:: DATA EXCERPTS ::
+--
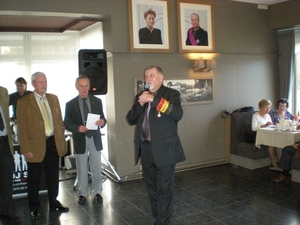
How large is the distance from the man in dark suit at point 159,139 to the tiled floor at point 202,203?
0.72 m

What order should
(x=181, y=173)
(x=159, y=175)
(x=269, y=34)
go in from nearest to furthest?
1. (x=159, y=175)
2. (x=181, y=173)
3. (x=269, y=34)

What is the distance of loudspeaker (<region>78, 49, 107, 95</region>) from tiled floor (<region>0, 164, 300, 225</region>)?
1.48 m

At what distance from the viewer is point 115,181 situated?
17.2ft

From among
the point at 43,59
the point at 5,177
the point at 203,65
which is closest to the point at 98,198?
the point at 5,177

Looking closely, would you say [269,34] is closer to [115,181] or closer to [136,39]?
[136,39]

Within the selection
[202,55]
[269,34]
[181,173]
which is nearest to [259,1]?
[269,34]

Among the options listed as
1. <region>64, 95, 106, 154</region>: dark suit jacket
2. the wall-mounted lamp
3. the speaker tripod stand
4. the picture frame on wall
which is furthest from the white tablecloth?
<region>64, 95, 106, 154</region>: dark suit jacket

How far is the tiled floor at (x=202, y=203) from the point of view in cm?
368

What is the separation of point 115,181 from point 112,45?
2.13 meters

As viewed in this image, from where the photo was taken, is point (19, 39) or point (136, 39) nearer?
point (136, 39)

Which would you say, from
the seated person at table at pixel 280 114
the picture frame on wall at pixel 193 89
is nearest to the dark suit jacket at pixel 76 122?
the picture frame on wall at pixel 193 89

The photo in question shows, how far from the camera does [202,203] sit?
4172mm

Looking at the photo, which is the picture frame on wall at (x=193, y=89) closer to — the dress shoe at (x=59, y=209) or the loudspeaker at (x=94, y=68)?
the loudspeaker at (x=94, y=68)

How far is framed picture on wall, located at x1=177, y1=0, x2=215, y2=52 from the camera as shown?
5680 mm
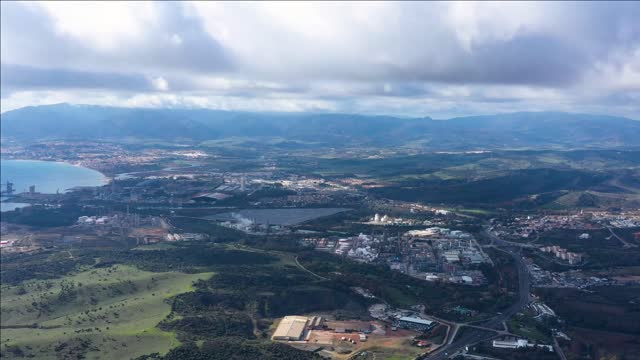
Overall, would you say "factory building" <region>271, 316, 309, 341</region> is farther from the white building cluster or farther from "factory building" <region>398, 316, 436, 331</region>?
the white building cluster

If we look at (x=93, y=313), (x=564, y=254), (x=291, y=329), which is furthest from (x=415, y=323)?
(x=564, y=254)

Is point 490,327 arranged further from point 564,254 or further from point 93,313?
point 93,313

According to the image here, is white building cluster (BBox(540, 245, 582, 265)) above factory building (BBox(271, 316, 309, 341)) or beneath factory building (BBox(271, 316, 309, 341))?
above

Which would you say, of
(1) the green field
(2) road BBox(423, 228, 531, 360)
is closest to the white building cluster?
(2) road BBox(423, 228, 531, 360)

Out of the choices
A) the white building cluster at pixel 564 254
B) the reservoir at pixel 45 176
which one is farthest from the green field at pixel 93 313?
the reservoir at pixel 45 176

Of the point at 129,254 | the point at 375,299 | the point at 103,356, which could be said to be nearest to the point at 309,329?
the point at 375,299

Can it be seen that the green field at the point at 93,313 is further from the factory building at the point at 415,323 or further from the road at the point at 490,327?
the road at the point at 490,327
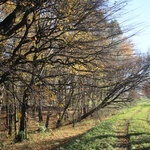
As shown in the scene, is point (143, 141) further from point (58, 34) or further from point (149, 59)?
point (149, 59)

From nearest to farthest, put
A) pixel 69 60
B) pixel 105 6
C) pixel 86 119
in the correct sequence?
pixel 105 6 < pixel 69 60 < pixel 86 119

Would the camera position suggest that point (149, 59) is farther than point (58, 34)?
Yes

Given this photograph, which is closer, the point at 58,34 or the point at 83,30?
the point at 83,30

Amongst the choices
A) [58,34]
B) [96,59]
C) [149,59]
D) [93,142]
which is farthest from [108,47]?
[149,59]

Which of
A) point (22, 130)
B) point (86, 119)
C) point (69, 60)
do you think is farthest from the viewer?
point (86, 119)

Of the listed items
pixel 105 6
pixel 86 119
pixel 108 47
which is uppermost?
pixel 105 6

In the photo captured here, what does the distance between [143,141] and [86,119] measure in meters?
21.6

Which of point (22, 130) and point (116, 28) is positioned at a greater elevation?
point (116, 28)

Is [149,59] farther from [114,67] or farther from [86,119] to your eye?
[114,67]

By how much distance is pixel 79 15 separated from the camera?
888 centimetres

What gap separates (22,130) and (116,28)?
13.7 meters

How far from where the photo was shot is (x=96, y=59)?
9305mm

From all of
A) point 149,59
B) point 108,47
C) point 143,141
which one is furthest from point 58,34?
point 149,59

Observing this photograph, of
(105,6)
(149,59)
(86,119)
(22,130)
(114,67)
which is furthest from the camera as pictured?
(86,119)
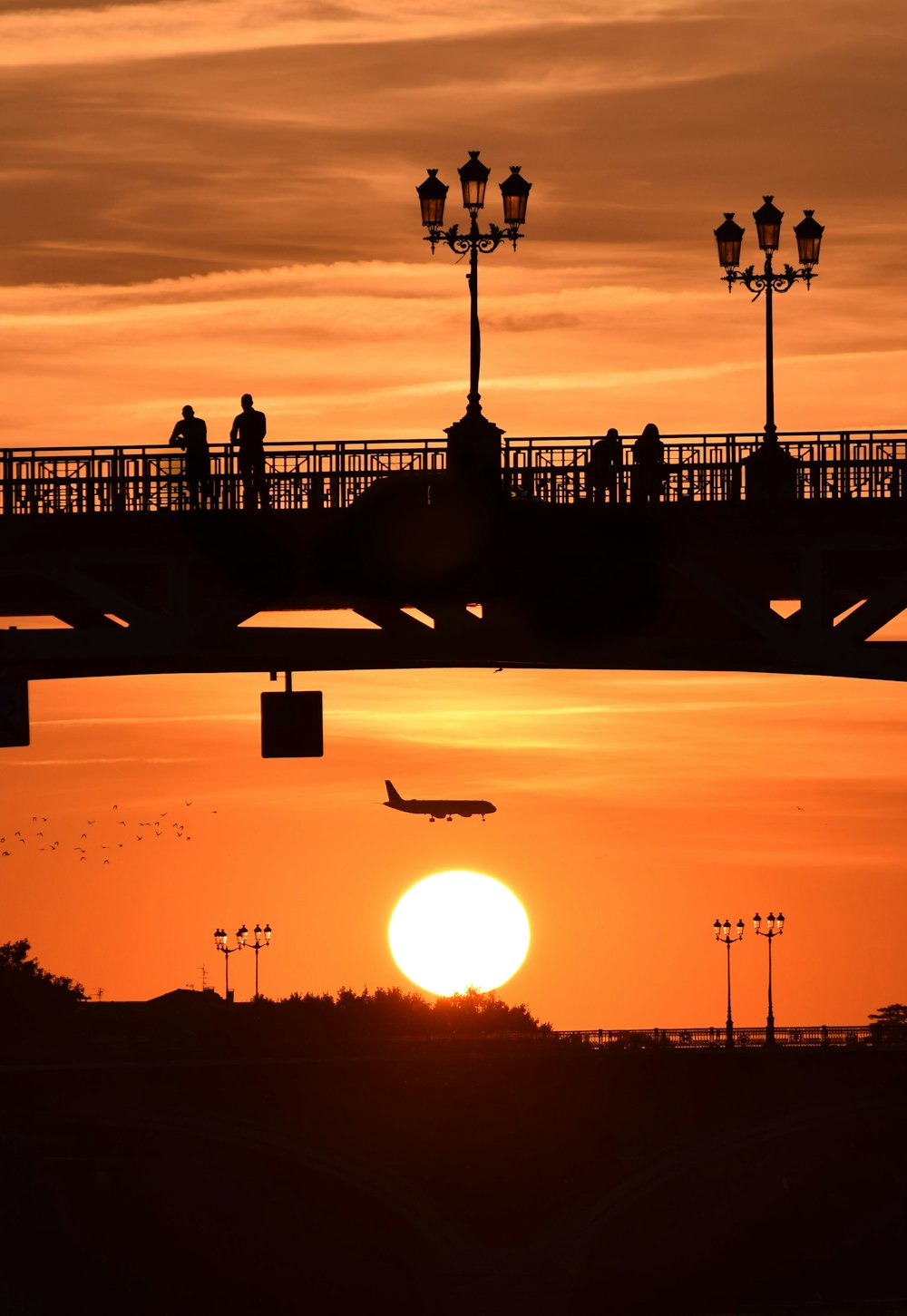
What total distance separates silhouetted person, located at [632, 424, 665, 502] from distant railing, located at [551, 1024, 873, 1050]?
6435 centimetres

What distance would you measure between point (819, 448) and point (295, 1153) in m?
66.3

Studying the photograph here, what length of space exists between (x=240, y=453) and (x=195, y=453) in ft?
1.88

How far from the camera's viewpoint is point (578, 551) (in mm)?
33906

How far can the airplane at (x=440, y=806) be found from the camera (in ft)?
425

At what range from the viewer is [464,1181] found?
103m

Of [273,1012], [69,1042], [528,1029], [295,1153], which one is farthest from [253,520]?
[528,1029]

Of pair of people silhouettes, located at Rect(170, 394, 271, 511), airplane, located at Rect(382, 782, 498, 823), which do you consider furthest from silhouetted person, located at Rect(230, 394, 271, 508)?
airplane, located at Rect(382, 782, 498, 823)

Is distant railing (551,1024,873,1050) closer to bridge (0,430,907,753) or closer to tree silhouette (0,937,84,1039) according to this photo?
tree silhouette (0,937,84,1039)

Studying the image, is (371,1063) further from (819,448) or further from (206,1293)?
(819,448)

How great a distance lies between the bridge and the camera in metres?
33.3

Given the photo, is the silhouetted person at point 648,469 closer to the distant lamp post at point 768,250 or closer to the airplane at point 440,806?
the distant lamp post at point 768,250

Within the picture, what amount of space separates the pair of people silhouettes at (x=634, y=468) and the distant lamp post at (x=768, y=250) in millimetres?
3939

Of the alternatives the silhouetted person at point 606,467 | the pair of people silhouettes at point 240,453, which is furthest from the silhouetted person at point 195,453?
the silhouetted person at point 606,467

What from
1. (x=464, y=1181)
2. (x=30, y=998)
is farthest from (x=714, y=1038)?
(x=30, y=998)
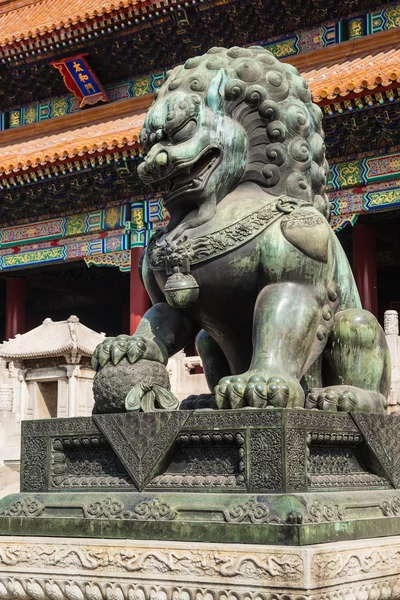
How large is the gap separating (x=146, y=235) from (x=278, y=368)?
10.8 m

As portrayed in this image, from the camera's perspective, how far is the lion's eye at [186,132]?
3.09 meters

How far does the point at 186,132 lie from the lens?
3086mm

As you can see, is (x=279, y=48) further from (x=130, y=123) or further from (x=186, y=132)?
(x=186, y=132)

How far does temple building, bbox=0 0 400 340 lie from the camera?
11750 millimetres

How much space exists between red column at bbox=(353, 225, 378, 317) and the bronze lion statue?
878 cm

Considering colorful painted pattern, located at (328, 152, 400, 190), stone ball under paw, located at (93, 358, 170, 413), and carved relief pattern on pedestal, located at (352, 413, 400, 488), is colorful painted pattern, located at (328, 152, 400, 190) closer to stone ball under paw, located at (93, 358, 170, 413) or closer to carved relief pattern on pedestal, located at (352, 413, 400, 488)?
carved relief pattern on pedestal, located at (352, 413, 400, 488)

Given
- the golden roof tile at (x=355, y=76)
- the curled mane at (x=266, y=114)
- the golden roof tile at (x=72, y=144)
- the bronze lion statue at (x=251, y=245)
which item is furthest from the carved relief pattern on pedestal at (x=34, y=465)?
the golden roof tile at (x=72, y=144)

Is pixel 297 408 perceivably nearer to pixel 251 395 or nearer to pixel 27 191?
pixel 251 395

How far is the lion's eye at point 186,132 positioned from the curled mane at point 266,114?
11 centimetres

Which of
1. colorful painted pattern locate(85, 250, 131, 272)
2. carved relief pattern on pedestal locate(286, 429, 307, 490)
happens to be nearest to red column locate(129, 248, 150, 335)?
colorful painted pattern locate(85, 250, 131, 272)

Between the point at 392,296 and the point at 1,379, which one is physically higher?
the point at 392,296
+--
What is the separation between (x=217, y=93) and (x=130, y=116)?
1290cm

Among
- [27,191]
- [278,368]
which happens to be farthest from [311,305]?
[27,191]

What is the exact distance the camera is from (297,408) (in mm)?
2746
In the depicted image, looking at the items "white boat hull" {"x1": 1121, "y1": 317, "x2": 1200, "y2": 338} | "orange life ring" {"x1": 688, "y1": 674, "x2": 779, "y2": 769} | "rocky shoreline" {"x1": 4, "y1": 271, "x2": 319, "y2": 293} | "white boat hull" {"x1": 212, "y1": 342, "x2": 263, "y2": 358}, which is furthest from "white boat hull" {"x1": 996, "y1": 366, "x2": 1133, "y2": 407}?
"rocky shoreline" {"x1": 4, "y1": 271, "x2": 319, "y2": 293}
+--
:: DIRECTION ::
Pull out every line in the material above that contains the string "green". Uppercase and lowercase count as different.

:: SOLUTION ::
(1) the green field
which one is farthest from the green field at pixel 93 313?
Can it be seen that the green field at the point at 93,313 is further from the factory building at the point at 415,323 or further from the road at the point at 490,327?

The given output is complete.